Enslaved People’s History
Based on contemporary research, we have little information to share about the enslaved peoples from this plantation at this time. We only know that Lower Freeman’s was awarded £2,019 4 s 3 d for the liberation of 122 enslaved people after the abolition of slavery in the Caribbean. We will continue our quest for more information about these vital individuals.
Legacies of British Slave-ownership claimants: Freeman’s was awarded £2,019 lbs 4 s 3 d for 122 enslaved. Hon. John Brodick was the awardee, Inigo Freeman Thomas was unsuccessful.
- 1690: John Slicer. d.1700.
- 1730: Robert Freeman. Married Mary Slicer, only child of John Slicer. 2nd marriage to John Pearne.

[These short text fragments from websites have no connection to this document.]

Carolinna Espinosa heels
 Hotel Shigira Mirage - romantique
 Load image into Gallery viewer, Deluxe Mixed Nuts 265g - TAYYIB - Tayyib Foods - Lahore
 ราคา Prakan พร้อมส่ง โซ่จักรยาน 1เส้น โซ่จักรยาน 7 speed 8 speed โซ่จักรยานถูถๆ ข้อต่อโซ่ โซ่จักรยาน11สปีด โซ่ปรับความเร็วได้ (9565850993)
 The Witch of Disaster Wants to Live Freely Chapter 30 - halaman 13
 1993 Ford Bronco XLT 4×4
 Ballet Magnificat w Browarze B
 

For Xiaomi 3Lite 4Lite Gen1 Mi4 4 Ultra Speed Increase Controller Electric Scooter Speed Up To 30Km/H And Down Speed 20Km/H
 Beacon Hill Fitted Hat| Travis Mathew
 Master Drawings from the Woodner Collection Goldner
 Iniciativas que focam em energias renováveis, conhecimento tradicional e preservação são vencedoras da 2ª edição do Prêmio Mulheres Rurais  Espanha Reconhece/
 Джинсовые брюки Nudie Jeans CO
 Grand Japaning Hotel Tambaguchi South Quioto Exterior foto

- 1760: Arthur Freeman. b . 1724; d1780. Married Margaret, youngest daughter of Sir GeorgeThomas.
(1777/78 Luffman map)
- 1779: Inigo Thomas. b. 1767; d.1847. 122 slaves.
- 1843: Inigo Freeman Thomas. Changed his name to Thomas in 1789. 1851 Horsford Almanac
- 1872: Mrs. Peter. Also 94 acres in St. George’s Parish.
(1872 Horsford Almanc)
- 1878: W. A. Parker & Co.
- 1891: Antonio Joseph Camacho. d. 1894.
(1891 Henry Martin Adams map)
- 1933: Martin J. Camacho. 1933 Camacho map
- 1943: Antigua Syndicated Estates, Ltd. (ASE).
- 1968: Antigua Government – Crown Land.